Collected data entries
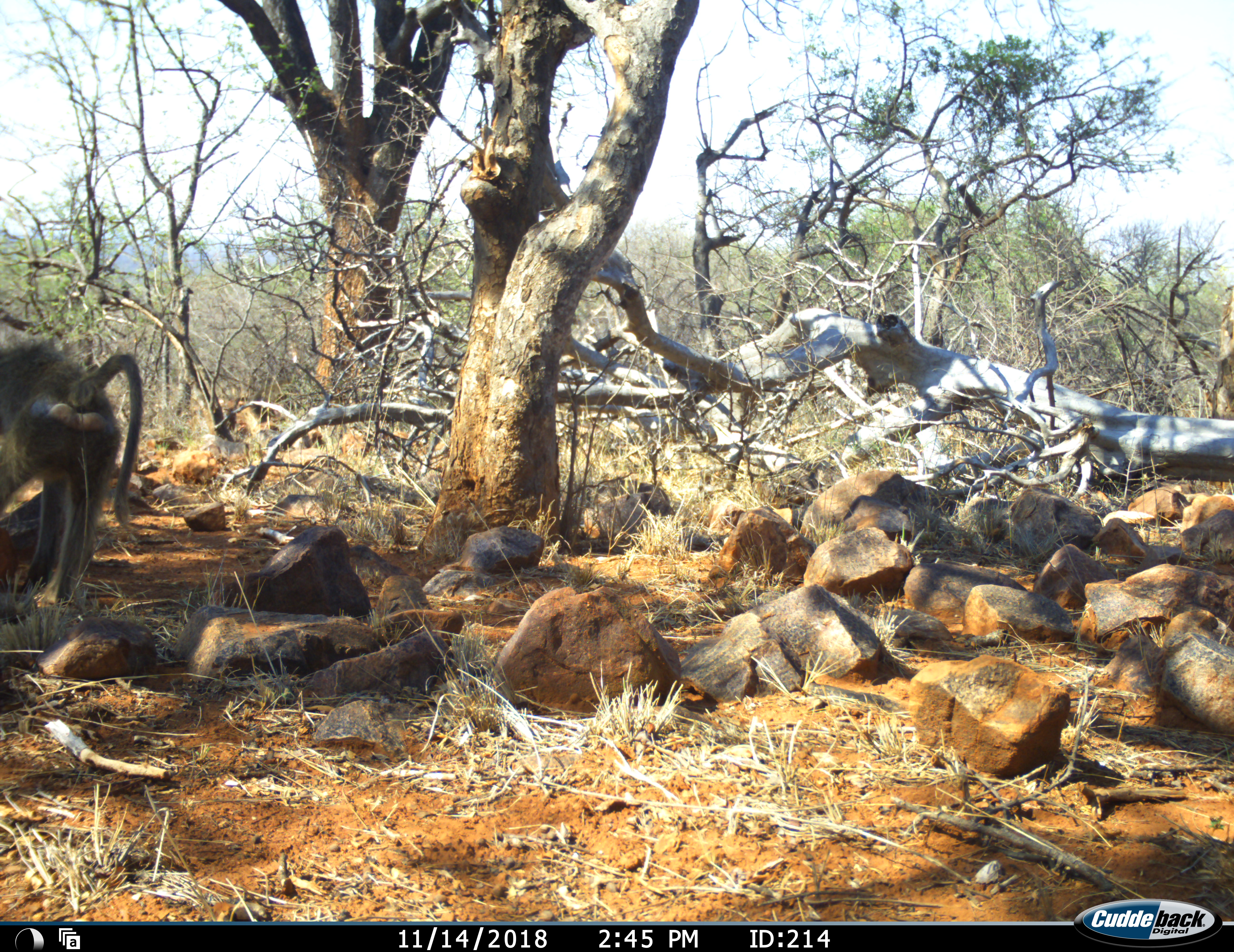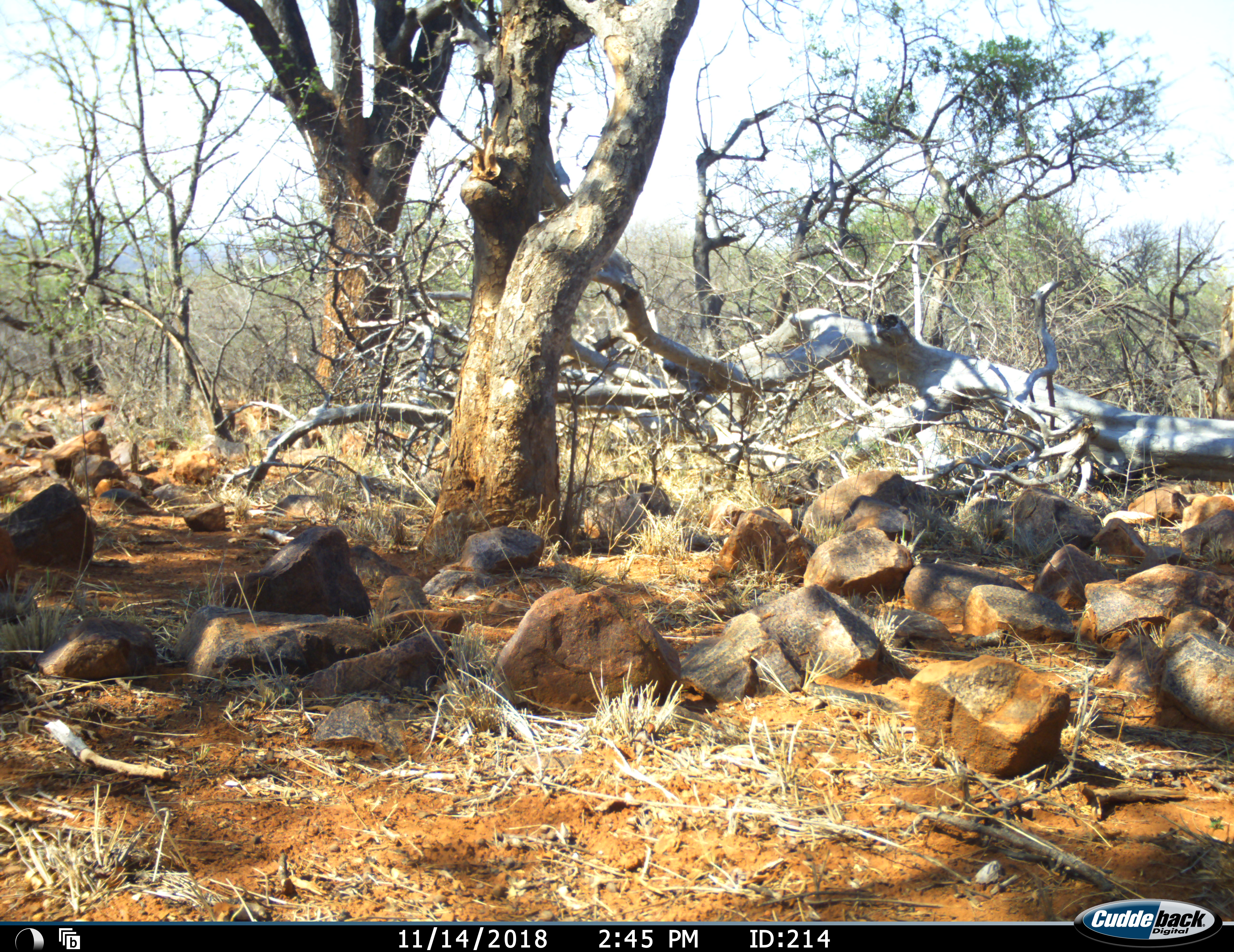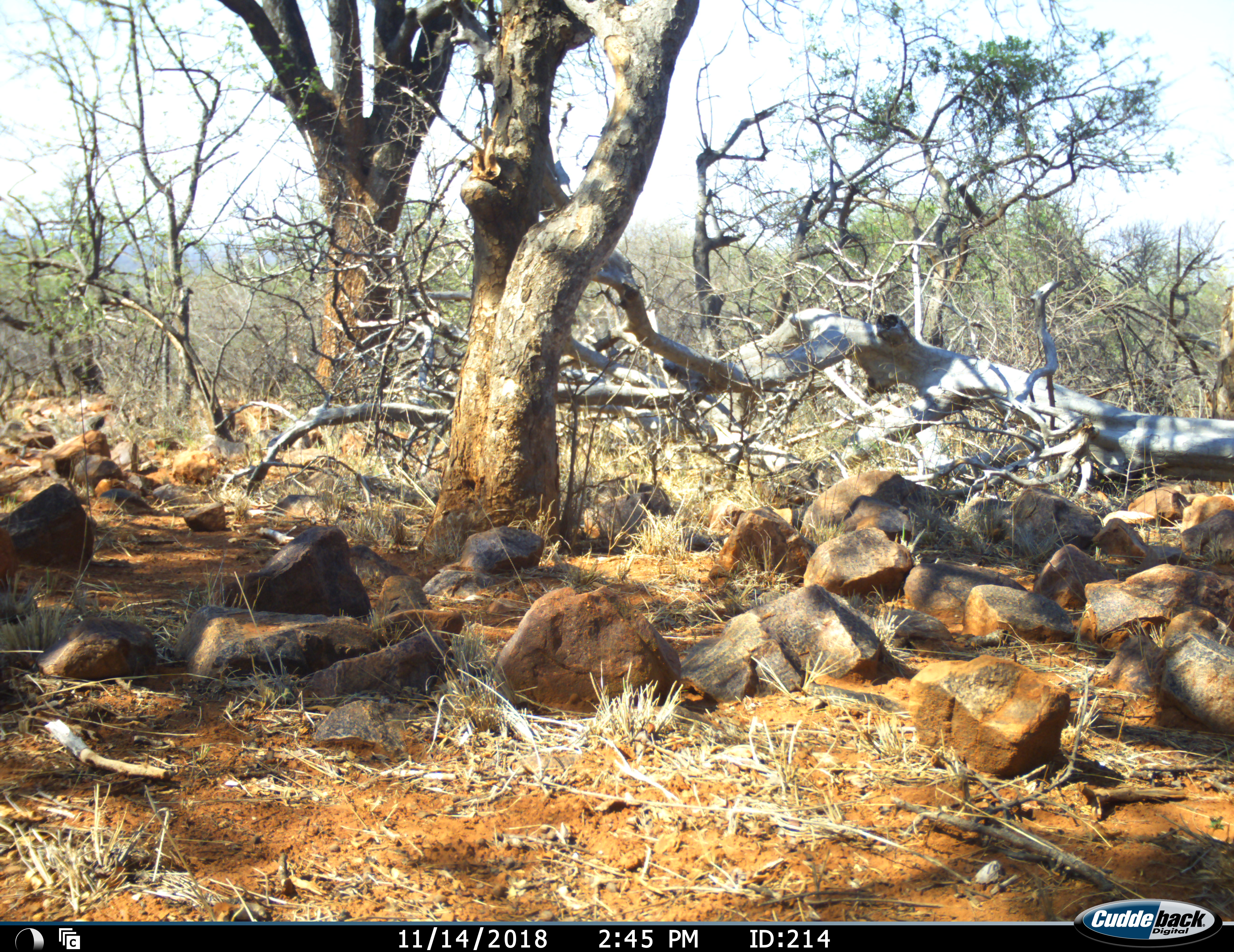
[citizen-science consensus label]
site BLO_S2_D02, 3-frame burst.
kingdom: Animalia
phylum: Chordata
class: Mammalia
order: Primates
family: Cercopithecidae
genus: Papio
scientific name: Papio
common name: baboon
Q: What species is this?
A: Baboon (Papio).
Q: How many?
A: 1.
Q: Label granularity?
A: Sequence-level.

#### About this task
Would you repeat the lines from the one containing "family: Cercopithecidae" through the end of the data, exactly, with nothing before or after them?

#### Solution to this exercise
family: Cercopithecidae
genus: Papio
scientific name: Papio
common name: baboon
Q: What species is this?
A: Baboon (Papio).
Q: How many?
A: 1.
Q: Label granularity?
A: Sequence-level.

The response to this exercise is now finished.